Processo contra acusada de matar grávida em Canelinha é retomado

Perícia médica a considerou sã e, com o resultado, ela pode ser julgada pelo crime de matar mãe e roubar bebê

Mais de três meses se passaram desde que Rozalba Maria Grime, de 26 anos, matou uma mulher grávida e roubou o bebê dela em Canelinha. Depois de alegar transtornos psiquiátricos, ela foi considerada sã e o processo é retomado. Com isso, Rozalba deve ser julgada nos próximos meses.

Processo contra Rozalba Maria Grime, acusada de matar grávida em Canelinha, é retomado – Foto: Arquivo pessoalProcesso contra Rozalba Maria Grime, acusada de matar grávida em Canelinha, é retomado – Foto: Arquivo pessoal

O laudo pericial que atesta a sanidade mental da mulher, que foi denunciada pelo Ministério Público de Santa Catarina por homicídio qualificado por feminicídio, motivo torpe, meio cruel, recurso que dificultou a defesa da vítima e, ainda, pelo crime ter sido cometido por emboscada e mediante dissimulação.

Além disso, ela é acusada por tentativa de homicídio qualificado por dificultar a defesa da vítima, contra o bebê, ocultação de cadáver e subtração de incapaz.

O teste de sanidade mental foi solicitado pelo advogado de defesa de Rozalba e juntado, nesta segunda-feira (30) ao processo penal. Realizados no IGP (Instituto Geral de Perícias), os testes concluíram que ela “não possui qualquer transtorno psiquiátrico, doença mental, perturbação da saúde mental ou desenvolvimento incompleto ou retardado”.

O laudo aponta, ainda, que a acusada não apresentou qualquer uma das condições nem à época do crime, nem nos meses após o assassinato. Com isso, ela é considerada capaz de responder aos crimes e o processo, que estava suspenso, será retomado.

Agora, ela será citada para apresentar resposta à denúncia apresentada pelo MPSC, que também havia denunciado o companheiro, que chegou a ser preso preventivamente.
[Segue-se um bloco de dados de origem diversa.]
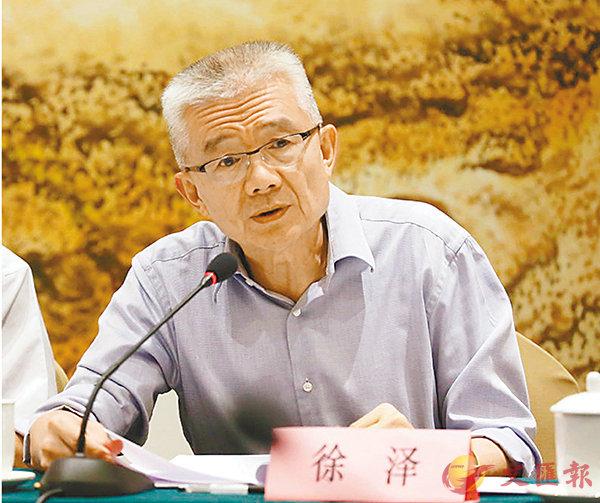增憲法基本法宣傳利港管治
No entanto, após análise de novas provas apresentadas ao Ministério Público, a conclusão foi de que ele havia sido enganado por Rozalba e, por isso, a prisão preventiva foi revogada. A denúncia, que havia sido apresentada contra ele, também deve ser excluída se nenhuma nova prova surgir.
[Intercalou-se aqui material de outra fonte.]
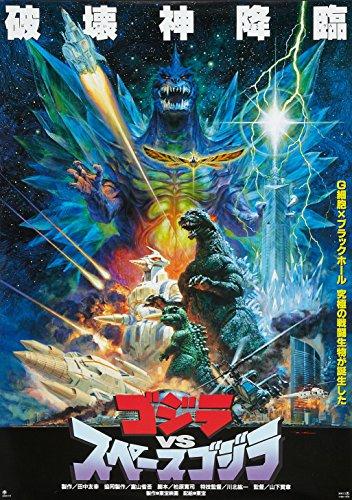 Godzilla vs. Super Godzilla aka Space Godzilla (Gojira VS Supesugojira) Japanese Movie Poster 24'x36' Certified Print with Holographic Numbering for Authenticity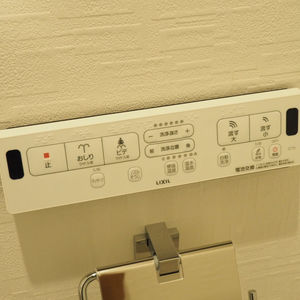 パレステュディオ六本木イースト2(2階,6580万円)のトイレ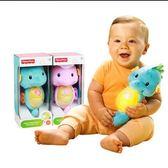 費雪海馬 安撫小海馬新生嬰兒睡眠聲光音樂胎教手偶玩具0-1歲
Rozalba em depoimento à Polícia Civil no dia 28 de agosto, um dia após o crime em Canelinha – Foto: Reprodução/NDRozalba em depoimento à Polícia Civil no dia 28 de agosto, um dia após o crime em Canelinha – Foto: Reprodução/ND

A denúncia do Ministério Público aponta que Rozalba levou a vítima a um local ermo sob a justificativa de participar de um chá de bebê surpresa e, no local, golpeou a cabeça da jovem com um tijolo.

Com a vítima desmaiada, a acusada utilizou um estilete para realizar o parto. A grave hemorragia causada pelo ferimento foi a causa da morte da jovem.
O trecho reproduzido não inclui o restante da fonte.